6. Juli 2019, 14:06 Uhr
Alle Jahre wieder: Der Ferienreiseverkehr in Richtung Süden staut sich vor dem Gotthard-Strassentunnel. Die ganz grossen Staus sind am Samstag vorerst noch ausgeblieben. (Archivbild)
© KEYSTONE/ALEXANDRA WEY
Die grosse Reisewelle in den Süden ist trotz des Ferienbeginns vorerst noch ausgeblieben. Am Samstagmittag stauten sich die Autos vor dem Gotthard-Nordportal auf einer Länge von rund vier Kilometern. Nach einem Unfall wuchs der Stau bis 13 Uhr auf zehn Kilometer an.

Wegen des Unfalls, bei dem laut Angaben der Urner Kantonspolizei nur Blechschaden entstand, musste der Gotthard-Strassentunnel für rund eine Stunde gesperrt werden. Auch in Fahrtrichtung Nord kam es deshalb zu einem Stau von vier Kilometern, wie der Verkehrsinformationsdienst Viasuisse bekanntgab.

Der Stau Richtung Süden war mit einem Zeitverlust von rund anderthalb Stunden verbunden. Richtung Norden betrug die Wartezeit etwa 45 Minuten. Als Ausweichroute wurde die San-Bernardino-Strecke über die A13 empfohlen. Nachdem die Unfallstelle geräumt und der Tunnel wieder normal befahrbar war, verkürzte sich die stehende Autokolonne wieder langsam.

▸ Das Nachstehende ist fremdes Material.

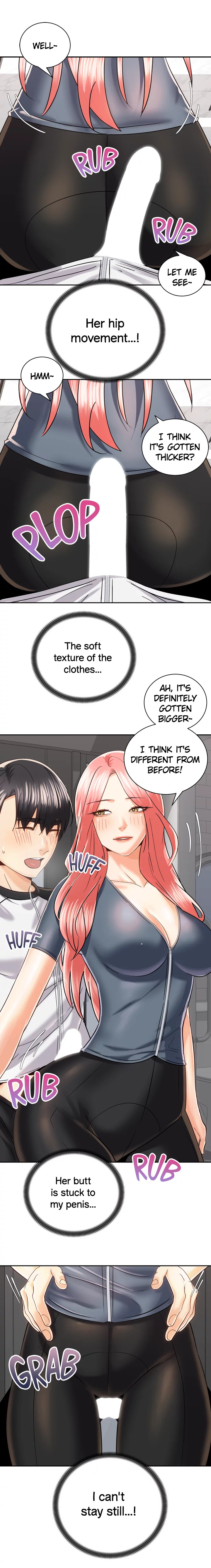 Shall We Ride? - Chapter 23 [photo 5] - MangaPorn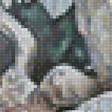 Preview of cross stitch pattern: #1694780
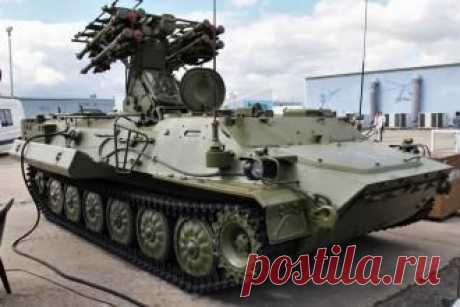 Новый российский ЗРК &quot;Лучник-Э&quot; пойдет на экспорт - свежие новости Украины и мира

Stau wegen Verkehrsüberlastung wurde vorübergehend auch auf der A3 zwischen Urdorf-Süd und dem Limmattalerkreuz gemeldet. Auch für die Ausreise aus der Schweiz beim Grenzübergang Chiasso-Brogeda mussten sich Autofahrende etwas gedulden.

An diesem Wochenende beginnt laut dem TCS mit Ausnahme des Kantons Zürichs und einigen Gemeinden des Kantons Aargaus in den meisten Schweizer Kantonen die lange Sommerferienperiode. Hinzu kommt der Ferienbeginn in der südlichen Provinzen der Niederlande.